YOUR TASK: Select and copy each line of the rows below that contains the word "item".
[Begin DATA SUPPLIED]
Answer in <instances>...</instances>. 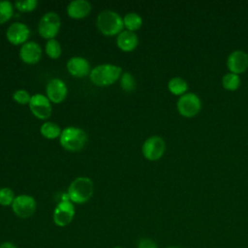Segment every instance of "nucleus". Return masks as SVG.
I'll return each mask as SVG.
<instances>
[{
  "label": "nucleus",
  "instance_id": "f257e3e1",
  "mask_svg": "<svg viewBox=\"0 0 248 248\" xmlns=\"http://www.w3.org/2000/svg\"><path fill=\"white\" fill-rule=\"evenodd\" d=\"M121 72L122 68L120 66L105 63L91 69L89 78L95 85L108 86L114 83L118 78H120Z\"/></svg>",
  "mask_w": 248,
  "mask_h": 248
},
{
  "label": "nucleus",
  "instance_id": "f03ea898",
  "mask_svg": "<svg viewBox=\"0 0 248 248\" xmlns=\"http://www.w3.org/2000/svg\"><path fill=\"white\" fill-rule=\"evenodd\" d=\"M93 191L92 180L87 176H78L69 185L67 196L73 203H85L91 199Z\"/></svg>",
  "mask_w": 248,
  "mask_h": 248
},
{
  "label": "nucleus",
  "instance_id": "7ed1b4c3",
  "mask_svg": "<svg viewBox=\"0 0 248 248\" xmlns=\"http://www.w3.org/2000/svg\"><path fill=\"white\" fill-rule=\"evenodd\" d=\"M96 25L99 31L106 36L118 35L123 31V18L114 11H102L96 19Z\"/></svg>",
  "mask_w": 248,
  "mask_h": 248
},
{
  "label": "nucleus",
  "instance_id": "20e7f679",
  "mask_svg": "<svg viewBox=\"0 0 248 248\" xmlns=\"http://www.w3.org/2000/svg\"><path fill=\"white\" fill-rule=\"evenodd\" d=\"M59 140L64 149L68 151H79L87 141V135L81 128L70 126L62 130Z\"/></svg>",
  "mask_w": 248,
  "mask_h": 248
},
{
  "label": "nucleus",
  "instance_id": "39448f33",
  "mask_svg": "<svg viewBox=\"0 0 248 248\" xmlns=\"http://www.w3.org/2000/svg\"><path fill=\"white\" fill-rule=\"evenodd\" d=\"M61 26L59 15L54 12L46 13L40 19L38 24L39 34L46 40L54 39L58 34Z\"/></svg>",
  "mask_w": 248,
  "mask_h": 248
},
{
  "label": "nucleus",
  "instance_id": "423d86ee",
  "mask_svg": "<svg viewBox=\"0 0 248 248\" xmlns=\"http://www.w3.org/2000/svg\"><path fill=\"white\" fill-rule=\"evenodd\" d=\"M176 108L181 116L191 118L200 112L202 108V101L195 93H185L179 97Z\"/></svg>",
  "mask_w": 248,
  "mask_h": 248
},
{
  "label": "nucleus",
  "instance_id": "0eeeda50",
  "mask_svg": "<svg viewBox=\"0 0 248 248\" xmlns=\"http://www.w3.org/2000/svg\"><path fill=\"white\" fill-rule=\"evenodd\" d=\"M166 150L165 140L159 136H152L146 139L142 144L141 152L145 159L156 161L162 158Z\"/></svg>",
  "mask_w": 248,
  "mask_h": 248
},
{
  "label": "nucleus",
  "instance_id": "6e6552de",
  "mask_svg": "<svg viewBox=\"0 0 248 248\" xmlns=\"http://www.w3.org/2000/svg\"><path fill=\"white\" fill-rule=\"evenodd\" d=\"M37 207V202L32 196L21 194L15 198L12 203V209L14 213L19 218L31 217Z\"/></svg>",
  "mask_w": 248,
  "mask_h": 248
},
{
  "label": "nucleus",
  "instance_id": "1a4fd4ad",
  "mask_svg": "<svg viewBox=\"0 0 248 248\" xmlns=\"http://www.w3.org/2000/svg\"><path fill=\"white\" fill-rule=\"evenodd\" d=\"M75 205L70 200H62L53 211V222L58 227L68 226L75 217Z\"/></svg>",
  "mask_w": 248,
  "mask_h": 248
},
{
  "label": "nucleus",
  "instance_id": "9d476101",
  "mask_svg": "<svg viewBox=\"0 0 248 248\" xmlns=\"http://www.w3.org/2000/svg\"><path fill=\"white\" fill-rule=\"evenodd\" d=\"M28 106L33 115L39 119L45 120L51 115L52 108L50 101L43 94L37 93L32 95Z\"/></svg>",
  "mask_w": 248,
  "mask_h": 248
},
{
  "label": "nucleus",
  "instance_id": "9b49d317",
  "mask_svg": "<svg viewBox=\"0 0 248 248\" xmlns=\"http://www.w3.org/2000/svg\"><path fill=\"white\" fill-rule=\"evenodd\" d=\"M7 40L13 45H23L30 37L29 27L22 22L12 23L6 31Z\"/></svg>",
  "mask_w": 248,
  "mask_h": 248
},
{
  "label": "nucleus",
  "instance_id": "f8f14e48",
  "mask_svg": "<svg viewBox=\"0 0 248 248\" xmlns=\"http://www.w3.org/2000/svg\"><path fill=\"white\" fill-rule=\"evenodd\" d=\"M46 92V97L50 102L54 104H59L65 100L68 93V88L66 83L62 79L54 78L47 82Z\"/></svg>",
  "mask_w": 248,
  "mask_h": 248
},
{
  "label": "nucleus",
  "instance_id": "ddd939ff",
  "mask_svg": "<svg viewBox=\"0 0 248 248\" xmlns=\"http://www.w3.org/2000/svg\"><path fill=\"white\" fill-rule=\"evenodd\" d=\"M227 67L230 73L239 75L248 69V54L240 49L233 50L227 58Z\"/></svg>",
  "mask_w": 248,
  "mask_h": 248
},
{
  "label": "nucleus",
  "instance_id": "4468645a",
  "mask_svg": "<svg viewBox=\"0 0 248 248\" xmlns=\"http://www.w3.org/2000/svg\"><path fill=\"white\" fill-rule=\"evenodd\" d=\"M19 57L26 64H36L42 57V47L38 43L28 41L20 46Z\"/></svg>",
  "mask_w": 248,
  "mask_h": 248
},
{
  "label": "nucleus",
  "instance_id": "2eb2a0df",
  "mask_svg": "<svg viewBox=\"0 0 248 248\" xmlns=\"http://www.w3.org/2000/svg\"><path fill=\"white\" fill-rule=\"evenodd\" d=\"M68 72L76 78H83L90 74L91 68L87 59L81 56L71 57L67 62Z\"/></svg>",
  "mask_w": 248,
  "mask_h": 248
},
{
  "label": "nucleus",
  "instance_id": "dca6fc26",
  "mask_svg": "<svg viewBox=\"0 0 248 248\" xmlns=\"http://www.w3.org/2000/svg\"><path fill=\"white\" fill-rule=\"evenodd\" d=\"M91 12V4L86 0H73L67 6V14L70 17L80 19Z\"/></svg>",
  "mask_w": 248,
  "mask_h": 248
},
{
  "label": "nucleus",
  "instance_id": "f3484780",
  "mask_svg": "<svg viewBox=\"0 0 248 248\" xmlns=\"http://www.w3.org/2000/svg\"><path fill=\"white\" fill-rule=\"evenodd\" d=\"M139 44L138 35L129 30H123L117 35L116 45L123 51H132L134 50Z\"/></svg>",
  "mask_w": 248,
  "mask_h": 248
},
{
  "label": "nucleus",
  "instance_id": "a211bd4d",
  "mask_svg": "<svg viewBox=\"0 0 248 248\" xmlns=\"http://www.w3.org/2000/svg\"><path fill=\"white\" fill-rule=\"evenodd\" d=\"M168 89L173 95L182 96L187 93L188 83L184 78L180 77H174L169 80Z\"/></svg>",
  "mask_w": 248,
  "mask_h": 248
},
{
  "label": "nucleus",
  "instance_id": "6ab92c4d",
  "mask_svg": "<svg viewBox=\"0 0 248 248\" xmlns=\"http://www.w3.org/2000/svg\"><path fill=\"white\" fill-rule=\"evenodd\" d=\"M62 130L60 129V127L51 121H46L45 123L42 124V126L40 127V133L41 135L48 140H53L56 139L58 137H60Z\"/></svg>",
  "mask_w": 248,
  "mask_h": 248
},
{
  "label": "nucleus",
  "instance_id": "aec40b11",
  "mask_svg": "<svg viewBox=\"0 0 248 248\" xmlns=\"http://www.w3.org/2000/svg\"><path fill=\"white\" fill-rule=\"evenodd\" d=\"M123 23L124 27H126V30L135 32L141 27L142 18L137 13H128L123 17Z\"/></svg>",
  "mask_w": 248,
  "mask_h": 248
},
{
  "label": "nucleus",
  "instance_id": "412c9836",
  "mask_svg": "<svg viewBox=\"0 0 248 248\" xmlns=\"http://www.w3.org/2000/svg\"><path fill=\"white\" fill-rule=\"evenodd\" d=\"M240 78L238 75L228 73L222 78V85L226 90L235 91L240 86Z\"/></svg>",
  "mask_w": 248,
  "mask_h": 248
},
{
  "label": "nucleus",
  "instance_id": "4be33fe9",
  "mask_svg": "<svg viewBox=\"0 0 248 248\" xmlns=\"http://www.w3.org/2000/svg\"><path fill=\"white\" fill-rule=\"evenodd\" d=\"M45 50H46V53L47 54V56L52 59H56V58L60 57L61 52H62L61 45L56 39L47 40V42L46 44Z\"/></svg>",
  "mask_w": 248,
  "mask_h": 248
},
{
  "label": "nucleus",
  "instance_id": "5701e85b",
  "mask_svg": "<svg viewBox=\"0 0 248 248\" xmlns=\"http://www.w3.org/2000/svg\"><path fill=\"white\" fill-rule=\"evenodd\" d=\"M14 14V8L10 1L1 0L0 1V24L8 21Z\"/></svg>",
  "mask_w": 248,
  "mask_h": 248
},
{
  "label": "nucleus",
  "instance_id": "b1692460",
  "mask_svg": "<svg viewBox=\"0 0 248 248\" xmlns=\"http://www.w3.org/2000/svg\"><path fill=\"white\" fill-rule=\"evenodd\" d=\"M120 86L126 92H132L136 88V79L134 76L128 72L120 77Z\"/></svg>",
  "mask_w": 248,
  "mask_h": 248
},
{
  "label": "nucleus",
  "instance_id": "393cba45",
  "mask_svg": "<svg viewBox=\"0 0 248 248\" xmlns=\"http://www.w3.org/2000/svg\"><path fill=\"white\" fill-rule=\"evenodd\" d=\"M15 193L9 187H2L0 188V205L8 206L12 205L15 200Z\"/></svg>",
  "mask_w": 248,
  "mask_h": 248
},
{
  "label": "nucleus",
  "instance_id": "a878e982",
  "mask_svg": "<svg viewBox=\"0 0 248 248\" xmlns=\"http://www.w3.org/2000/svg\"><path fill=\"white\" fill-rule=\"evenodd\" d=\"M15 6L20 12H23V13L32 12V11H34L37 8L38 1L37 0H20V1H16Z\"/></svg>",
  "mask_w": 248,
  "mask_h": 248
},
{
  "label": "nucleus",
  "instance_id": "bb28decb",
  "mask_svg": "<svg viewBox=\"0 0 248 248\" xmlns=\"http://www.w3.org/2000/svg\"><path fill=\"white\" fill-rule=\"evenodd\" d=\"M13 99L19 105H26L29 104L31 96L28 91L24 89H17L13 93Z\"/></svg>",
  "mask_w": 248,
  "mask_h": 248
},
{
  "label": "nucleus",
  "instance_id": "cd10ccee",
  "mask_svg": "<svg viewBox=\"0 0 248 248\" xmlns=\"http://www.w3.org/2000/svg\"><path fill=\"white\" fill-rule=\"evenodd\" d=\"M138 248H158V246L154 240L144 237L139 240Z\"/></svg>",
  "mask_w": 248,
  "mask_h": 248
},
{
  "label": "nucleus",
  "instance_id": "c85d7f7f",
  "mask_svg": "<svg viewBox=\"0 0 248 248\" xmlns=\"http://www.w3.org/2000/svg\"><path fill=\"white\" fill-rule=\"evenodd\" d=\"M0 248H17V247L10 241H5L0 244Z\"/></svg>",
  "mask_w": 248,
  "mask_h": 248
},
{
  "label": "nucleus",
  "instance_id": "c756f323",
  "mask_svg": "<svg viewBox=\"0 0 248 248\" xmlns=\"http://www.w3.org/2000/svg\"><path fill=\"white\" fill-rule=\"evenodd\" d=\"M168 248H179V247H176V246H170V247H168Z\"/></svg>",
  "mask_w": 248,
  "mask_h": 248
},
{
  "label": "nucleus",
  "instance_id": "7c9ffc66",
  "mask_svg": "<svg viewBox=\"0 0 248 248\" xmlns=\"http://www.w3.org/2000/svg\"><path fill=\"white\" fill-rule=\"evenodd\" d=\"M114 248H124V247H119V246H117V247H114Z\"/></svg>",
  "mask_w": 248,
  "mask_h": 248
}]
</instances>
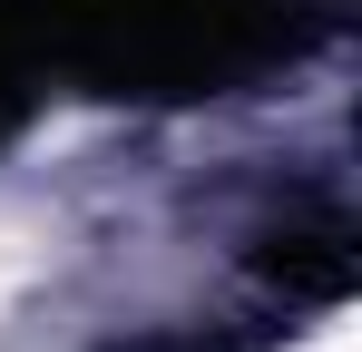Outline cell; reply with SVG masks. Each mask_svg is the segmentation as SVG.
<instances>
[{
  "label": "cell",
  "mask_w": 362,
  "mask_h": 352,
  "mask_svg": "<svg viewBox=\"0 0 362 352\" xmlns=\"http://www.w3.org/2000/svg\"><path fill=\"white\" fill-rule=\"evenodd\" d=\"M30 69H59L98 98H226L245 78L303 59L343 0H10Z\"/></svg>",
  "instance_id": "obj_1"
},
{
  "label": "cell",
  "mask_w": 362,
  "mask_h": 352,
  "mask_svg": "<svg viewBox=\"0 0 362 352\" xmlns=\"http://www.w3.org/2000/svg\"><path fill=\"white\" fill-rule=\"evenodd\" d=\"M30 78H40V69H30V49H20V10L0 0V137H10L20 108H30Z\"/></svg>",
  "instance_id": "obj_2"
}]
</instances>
[End DATA SUPPLIED]
[Begin DATA SUPPLIED]
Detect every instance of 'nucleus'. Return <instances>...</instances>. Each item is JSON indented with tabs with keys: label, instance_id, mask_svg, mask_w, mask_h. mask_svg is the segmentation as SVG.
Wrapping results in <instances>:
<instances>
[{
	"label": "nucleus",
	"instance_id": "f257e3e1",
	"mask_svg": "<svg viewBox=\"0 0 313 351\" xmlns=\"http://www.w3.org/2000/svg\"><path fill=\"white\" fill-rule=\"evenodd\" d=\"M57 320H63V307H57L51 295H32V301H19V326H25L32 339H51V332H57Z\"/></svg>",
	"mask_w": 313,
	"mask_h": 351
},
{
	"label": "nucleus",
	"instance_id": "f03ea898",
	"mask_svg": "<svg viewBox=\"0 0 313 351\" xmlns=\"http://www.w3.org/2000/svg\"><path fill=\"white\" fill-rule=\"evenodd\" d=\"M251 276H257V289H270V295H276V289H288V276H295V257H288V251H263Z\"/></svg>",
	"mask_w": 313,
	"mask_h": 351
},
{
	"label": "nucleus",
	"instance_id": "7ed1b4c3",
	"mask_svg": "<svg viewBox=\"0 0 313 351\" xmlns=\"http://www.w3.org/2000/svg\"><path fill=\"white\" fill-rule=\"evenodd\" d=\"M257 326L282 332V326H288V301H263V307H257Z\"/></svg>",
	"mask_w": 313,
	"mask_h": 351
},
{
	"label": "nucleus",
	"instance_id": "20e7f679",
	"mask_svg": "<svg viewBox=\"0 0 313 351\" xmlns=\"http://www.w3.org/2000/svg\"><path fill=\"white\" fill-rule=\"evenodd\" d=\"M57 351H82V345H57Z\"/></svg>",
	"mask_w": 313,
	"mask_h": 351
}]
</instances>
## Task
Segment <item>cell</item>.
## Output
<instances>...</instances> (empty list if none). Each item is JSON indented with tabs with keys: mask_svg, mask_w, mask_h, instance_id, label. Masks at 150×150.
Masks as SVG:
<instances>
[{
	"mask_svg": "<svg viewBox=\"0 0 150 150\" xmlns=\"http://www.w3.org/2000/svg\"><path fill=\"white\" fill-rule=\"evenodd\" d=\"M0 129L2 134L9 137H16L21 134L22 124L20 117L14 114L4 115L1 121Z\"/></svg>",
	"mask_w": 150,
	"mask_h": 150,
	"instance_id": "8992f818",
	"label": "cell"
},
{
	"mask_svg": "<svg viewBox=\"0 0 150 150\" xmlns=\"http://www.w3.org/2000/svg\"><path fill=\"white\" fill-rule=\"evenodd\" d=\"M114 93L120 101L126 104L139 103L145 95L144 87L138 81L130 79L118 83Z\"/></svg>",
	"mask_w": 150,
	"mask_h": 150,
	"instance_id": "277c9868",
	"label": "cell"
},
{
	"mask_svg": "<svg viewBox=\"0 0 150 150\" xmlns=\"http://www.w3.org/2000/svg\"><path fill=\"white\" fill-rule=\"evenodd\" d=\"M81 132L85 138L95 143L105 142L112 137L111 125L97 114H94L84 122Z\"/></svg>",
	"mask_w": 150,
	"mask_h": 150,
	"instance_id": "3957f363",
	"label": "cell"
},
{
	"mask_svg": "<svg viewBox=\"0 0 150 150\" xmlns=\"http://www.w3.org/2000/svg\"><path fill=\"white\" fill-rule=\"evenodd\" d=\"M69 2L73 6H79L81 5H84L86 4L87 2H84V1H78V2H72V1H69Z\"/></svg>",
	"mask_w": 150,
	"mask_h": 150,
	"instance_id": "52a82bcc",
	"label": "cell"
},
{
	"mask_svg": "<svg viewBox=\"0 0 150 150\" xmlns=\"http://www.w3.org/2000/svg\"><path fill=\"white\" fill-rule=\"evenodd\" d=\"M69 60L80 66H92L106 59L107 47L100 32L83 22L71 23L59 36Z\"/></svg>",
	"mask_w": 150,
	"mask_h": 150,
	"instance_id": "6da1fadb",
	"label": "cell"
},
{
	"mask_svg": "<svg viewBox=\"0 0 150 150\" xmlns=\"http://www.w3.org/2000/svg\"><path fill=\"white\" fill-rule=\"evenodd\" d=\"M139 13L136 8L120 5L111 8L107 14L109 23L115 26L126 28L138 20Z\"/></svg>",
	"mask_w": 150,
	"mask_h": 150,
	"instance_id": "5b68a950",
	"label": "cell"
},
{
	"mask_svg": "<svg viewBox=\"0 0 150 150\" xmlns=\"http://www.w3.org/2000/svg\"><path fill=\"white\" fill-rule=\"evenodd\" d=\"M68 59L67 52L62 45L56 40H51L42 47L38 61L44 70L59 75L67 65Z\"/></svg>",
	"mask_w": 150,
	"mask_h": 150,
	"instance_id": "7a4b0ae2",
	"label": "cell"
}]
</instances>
[End DATA SUPPLIED]
TASK ANSWER:
Detect every instance of 'nucleus'. Return <instances>...</instances>. Each item is JSON indented with tabs with keys: label, instance_id, mask_svg, mask_w, mask_h. mask_svg is the segmentation as SVG.
Segment <item>cell</item>.
<instances>...</instances> (empty list if none). Each item is JSON indented with tabs with keys: mask_svg, mask_w, mask_h, instance_id, label. Masks at 150×150.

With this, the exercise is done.